Single-Sample GSEA or ssGSEAFC model. The ssGSEA software is available from the GSEA portal (http://www.broadinstitute.org/gsea/index.jsp) and does not have a publication describing how its single sample method differs from the described cross-sample GSEA v2.0.10 software [22]. Although without published evaluation (simulation or experimental) by the method’s developers, ssGSEA was utilized on single samples [33]. We have previously extended the use of ssGSEA in the context of paired samples within the N-of-1-pathways framework as an alternative to the Wilcoxon model. In our implementation, we used the “ssGSEAPreranked” version that is applied on a pre-ranked list of genes and computes a permutation-based p-value for each gene set. In the context of our paired samples framework we pre-ranked the genes according to their Fold Change (FC) between non-exposed and rhinovirus-exposed samples calculated separately for every patient. This usage of ssGSEA was never formally described, so we called this model ssGSEAFC in order to show its specific application to Fold Change (FC) in paired data. The complete lists of dysregulated pathways obtained from this ssGSEAFC model for each patient are available as Supplement File 4 – ssGSEA.
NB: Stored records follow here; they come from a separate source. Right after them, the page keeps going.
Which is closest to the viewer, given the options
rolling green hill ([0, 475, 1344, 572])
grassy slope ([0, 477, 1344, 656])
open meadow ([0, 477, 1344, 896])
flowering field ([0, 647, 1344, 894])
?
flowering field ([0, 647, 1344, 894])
Principal Component Analysis (PCA)
The PCA was computed using the “FactoMineR” package in R (with default parameters). We first computed the matrix of p-values computed for every pathway assessed for each patient. Then, these p-values were transformed into Z-scores using an inverse standard Normal distribution (Z-score = abs(qnorm(p-value/2)) in R. The PCA was finally applied on this matrix of Z-scores.
Results
Comparison of cohort-based results within the ex vivo and in vivo studies
We compared the concordance of the results unveiled from cohort-based methods (conventional) across four patients. We applied two well-established, cohort-level methods: GSEA (Methods: GSEA) and DEG+Enrichment (Methods: DEG+Enrichment) in the two datasets by comparing the virus-exposed to the non-exposed samples. In order to visualize their concordance, we plotted Similarity Venn Diagrams (Methods: Similarity Venn Diagram) between the results unveiled by GSEA and DEG+Enrichment (at FDR≤5%), separately within the ex vivo and the in vivo datasets. Figure 2 shows the overlap as well as the similarity between the two techniques. Supplement Tables S1&S2 recapitulate the pathways found dysregulated by both techniques.
Comparison of the individual results to cohort-based results across the ex vivo and in vivo studies
After having established the concordance of results of the two cohort-level methods within each study, we aimed at comparing the two studies together. Figure 3, Panel A shows a standard Venn Diagram comparing the differentially expressed genes unveiled in each study (Methods: DEG calculation). It reveals a very strong overlap between the in vivo and ex vivo studies. The full list of overlapping DEG can be found in Supplement Table S3. Figure 3, Panel B contains two Similarity Venn Diagrams, the green one representing the overlap and similarity between the GO-BP terms unveiled by GSEA across the two studies, and the purple one representing the same information, but when applying the DEG+Enrichment method. The intersections of the two lists of dysregulated pathways -whether differentially expressed genes or dysregulated pathways- are very significant (Panel A: Odds Ratio≈5.226, p=3.41 × 10−25; Panel B-Green Diagram: Similarity Odds Ratio≈1.95, p=3.69 × 10−68; Panel B-Purple Diagram: Similarity Odds Ratio≈3.04, p=5.85 × 10−9).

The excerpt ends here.